### [Условие задания]
Выпишите без изменений часть отрывка об изучении логики от слов «Хотя логика в» до слов «из противоположных оснований.» включительно.

### [Цитируемый отрывок]
__________
Таким образом, логику приходится во всяком случае первоначально изучать как нечто такое, что мы, правда, понимаем и что является для нас убедительным, но в чем мы не находим сначала большого объема, большой глубины и более широкого значения. Лишь благодаря более глубокому знакомству с другими науками логика поднимается для субъективного духа на подобающую высоту, выступает не только как абстрактно всеобщее, но как всеобщее, охватывающее собою также и богатство особенного, подобно тому, как одно и то же нравоучительное изречение в устах юноши, понимающего его совершенно правильно, не имеет для него того значения и охвата, которые оно имеет для ума умудренного жизнью зрелого мужа, видящего в нем выражение всей силы заключенного в нем содержания. Таким образом, логическое получает полную оценку своего значения лишь благодаря тому, что оно сделалось результатом опыта наук. Этот опыт являет духу это логическое как всеобщую истину, являет его не как некоторое особое ведение, стоящее наряду с другими материями и реальностями, а как сущность всего этого прочего содержания.
Хотя логика в начале ее изучения не существует для духа в этой сознательной силе, он все же отнюдь не в меньшей мере воспринимает в себя благодаря этому изучению ту силу, которая ведет его ко всяческой истине. Система логики есть царство теней, мир простых сущностей, освобожденный от всякой чувственной конкретности. Изучение этой науки, длительное пребывание и работа в этом царстве теней есть абсолютная культура и дисциплинирование сознания. Последнее занимается здесь делом, далеким от чувственных созерцаний и целей, от чувств, от мира представлений, носящих лишь характер мнения. Рассматриваемое со своей отрицательной стороны, это занятие состоит в недопущении случайности рассуждательского мышления и произвольного взбредания в голову и признания правильными тех или других из противоположных оснований.
__________
### [Раздел материала]

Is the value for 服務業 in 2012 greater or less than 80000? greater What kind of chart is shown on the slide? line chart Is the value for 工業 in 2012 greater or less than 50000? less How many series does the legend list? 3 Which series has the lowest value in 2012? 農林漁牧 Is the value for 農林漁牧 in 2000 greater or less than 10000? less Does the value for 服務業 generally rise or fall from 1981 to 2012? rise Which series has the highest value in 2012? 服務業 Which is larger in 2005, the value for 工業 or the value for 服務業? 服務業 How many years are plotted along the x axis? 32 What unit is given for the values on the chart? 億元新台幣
__________
### [Ответ]
Хотя логика в начале ее изучения не существует для духа в этой сознательной силе, он все же отнюдь не в меньшей мере воспринимает в себя благодаря этому изучению ту силу, которая ведет его ко всяческой истине. Система логики есть царство теней, мир простых сущностей, освобожденный от всякой чувственной конкретности. Изучение этой науки, длительное пребывание и работа в этом царстве теней есть абсолютная культура и дисциплинирование сознания. Последнее занимается здесь делом, далеким от чувственных созерцаний и целей, от чувств, от мира представлений, носящих лишь характер мнения. Рассматриваемое со своей отрицательной стороны, это занятие состоит в недопущении случайности рассуждательского мышления и произвольного взбредания в голову и признания правильными тех или других из противоположных оснований.